Schwarz, über Verwerthung menschlicher
Excremente.
Für alle Städte, welche wie z. B. Graz für die Ansammlung der
menschlichen Excremente das sogen. Tonnensystem adoptirt haben,
erwächst das Bedürfniß diese rationell aufgesammelten
Düngersubstanzen auch auf eine rationelle Art zu verwerthen.
Der directen Ablagerung auf dem Acker tritt für einen großen
Theil des Jahres der Frost, die Vegetation, endlich der zu weite
Transport entgegen. Es wäre besonders für größere Städte sehr
wünschenswerth, wenn man diese immerhin beträchtlichen
Düngerwerthe in Form eines geruchlosen, haltbaren, concentrirten
Kaufdüngers herstellen könnte.
Die altbekannte Methode der sogen. Poudrette-Erzeugung ist hierzu
absolut ungeeignet, was sich leicht ergibt, wenn man sich die
dabei vorkommenden Manipulationen ins Gedächtniß ruft. Der
flüssige Grubeninhalt, der durch Regenwasser verdünnt, durch
Fäulniß zum Theil zersetzt war, wurde auf einem möglichst
durchlässigen Boden ausgebreitet und so lange gelagert, bis er
durch Absickern, Wind und Sonne eine dickbreiige Consistenz
angenommen hatte, und nun durch Einmengen pulverförmiger
Abfälle, z. B. Torfgruß, gebrauchter Lohe, Knoppern etc. durch
Umhacken und Wenden endlich eine pulverisirbare Masse daraus
dargestellt.
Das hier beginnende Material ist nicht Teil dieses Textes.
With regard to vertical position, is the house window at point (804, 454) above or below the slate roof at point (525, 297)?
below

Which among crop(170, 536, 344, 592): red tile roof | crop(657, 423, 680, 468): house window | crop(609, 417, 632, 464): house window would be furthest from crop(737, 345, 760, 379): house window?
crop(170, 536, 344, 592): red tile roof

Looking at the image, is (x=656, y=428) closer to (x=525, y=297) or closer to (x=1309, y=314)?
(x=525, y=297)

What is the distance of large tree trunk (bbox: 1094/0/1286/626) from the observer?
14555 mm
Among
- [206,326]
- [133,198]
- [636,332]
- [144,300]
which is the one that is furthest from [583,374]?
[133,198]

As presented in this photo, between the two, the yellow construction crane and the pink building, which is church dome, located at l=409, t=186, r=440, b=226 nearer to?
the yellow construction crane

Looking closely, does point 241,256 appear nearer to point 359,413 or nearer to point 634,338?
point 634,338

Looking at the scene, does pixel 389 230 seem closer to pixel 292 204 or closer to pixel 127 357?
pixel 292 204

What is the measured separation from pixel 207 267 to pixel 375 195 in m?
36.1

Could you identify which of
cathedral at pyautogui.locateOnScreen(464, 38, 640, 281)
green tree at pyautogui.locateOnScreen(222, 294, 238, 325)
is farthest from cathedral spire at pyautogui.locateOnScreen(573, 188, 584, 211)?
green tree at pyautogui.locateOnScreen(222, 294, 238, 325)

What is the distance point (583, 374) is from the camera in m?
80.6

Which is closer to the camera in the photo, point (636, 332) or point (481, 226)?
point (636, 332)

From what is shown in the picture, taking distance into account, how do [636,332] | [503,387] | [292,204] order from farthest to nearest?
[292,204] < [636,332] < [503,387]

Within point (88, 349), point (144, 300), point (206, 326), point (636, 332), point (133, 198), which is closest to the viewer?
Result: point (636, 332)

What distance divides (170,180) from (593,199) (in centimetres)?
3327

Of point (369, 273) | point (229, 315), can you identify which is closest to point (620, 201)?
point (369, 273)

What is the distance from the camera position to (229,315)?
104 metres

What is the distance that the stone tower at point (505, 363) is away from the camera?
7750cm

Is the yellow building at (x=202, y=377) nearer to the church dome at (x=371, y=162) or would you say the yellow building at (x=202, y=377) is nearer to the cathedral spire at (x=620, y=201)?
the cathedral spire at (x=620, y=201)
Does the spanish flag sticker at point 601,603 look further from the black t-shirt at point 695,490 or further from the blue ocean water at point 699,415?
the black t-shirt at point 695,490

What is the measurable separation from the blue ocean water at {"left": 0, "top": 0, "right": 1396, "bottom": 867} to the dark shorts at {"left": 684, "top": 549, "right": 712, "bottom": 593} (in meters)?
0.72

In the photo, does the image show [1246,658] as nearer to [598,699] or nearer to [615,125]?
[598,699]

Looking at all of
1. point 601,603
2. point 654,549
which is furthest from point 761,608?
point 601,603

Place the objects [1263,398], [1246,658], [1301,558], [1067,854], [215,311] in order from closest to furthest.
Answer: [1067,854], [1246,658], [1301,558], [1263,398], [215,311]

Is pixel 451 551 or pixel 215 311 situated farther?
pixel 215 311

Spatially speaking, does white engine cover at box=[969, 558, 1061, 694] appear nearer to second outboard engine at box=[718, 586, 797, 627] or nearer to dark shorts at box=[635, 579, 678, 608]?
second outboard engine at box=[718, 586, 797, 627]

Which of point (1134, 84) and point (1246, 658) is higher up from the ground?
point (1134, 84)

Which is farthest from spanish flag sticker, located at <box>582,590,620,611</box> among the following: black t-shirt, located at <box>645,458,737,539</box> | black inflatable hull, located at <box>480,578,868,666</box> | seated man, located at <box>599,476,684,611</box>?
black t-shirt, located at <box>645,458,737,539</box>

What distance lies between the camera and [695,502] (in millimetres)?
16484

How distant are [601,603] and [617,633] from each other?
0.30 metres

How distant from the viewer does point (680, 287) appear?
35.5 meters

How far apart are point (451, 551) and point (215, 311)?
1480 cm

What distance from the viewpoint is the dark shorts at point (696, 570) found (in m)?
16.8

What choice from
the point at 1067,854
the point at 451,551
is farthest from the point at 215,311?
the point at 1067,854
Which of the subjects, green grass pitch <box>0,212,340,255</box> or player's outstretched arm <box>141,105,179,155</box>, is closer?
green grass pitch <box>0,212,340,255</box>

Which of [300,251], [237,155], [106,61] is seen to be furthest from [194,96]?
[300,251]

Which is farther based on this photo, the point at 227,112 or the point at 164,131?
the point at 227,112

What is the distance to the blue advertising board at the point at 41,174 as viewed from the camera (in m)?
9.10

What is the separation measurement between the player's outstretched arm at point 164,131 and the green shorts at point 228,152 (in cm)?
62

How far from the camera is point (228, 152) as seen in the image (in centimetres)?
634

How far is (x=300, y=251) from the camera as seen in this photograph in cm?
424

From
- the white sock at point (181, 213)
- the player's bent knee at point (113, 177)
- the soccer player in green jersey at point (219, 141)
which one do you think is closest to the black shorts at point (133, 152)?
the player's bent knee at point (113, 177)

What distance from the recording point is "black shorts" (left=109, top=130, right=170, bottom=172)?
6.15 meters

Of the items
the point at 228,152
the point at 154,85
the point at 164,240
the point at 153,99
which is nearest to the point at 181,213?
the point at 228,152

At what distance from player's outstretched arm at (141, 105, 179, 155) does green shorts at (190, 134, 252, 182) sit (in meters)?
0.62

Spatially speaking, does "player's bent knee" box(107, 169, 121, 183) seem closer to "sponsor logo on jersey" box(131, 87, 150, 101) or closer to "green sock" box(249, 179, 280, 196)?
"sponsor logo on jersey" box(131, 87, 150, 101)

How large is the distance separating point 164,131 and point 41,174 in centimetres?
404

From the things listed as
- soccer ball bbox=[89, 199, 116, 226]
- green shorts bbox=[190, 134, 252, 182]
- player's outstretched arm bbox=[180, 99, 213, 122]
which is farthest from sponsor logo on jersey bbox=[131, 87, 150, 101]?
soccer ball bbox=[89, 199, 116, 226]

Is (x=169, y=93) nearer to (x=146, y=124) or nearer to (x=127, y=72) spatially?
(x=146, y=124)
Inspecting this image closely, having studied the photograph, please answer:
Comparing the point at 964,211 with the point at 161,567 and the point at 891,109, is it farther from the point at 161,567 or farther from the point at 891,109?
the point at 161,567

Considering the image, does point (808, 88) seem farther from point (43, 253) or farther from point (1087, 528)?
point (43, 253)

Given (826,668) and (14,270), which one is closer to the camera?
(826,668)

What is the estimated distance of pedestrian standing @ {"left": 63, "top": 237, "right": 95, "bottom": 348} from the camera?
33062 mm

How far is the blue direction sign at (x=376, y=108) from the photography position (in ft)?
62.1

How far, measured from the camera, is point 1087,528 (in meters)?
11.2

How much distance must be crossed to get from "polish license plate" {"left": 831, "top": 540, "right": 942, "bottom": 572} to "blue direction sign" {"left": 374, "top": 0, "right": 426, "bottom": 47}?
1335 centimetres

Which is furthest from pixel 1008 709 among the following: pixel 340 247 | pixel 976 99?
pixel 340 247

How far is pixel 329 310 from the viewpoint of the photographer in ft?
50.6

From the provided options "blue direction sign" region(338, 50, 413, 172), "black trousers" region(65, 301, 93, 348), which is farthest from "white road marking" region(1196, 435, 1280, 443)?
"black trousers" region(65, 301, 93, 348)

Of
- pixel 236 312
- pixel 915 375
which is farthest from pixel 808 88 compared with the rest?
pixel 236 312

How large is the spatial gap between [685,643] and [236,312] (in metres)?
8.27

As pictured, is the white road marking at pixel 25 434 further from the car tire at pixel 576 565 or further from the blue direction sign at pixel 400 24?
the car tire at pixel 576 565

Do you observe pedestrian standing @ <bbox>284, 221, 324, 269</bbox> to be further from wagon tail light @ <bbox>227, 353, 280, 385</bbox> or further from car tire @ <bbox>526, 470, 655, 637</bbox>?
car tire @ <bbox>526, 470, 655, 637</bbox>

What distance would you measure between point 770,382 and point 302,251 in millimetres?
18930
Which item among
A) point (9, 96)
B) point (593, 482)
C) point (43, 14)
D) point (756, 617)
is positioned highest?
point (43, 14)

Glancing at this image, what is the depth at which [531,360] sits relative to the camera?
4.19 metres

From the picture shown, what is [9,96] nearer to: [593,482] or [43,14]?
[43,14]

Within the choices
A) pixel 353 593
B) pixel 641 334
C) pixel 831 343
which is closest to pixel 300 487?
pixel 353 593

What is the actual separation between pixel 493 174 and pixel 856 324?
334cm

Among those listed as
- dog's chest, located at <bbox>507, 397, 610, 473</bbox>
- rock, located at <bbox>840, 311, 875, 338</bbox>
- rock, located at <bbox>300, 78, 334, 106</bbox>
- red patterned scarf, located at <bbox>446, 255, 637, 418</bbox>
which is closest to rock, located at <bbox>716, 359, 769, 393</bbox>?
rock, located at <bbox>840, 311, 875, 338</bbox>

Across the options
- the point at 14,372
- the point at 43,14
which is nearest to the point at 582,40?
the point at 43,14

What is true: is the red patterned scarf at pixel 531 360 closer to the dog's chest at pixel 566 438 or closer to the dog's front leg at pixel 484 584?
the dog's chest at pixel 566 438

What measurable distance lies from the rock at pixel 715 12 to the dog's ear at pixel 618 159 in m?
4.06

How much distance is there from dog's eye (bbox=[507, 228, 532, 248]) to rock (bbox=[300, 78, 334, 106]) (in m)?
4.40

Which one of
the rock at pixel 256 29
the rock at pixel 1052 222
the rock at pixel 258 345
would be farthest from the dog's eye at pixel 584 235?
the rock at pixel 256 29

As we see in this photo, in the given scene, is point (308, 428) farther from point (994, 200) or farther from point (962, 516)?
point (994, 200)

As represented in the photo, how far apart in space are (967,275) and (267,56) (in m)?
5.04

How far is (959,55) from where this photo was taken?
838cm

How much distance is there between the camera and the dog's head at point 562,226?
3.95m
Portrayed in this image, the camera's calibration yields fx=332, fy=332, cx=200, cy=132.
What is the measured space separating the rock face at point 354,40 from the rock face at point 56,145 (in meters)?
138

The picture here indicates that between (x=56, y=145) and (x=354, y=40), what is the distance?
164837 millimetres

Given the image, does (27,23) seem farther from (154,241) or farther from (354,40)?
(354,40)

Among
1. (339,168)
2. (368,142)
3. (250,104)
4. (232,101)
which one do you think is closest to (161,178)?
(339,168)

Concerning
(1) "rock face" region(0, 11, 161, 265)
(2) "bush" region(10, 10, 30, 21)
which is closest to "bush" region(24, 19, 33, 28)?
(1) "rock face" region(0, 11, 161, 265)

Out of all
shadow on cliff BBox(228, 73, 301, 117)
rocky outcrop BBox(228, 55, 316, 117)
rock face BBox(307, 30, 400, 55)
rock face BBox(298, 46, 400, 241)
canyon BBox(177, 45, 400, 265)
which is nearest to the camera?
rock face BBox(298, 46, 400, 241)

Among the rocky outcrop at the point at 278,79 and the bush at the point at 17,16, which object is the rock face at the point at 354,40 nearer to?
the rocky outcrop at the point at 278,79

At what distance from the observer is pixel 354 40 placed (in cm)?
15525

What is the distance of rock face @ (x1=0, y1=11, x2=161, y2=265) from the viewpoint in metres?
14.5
Da der Hauptwerth des menschlichen Düngers durch
den Stickstoffgehalt des Harnes repräsentirt ist, dieser aber
durch das Absickern und die Verdunstung gerade beseitigt wird,
da endlich die gegenannten Beimischungen als Dünger fast
werthlos sind, so kann das Product, die Poudrette, nur einen
sehr geringen Werth haben. Nur so lange die
Düngeranalyse vernachlässigt wurde, konnte die Poudrette Absatz
finden. Sobald man zu analysiren anfing, mußten die
Poudretten-Fabriken, besonders die auf werthlosen Grubeninhalt
angewiesenen, zu Grunde gehen.
Beim Tonnensystem fallen die Verluste bei der Aufbewahrung
hinweg. Den Düngerwerth der so gewonnenen frischen Fäcalien kann
man, Harn und feste Excremente zusammen genommen, zu 60 bis 70
Pf. pro Ctr. veranschlagen, und da per Kopf und Jahr 10 Ctr.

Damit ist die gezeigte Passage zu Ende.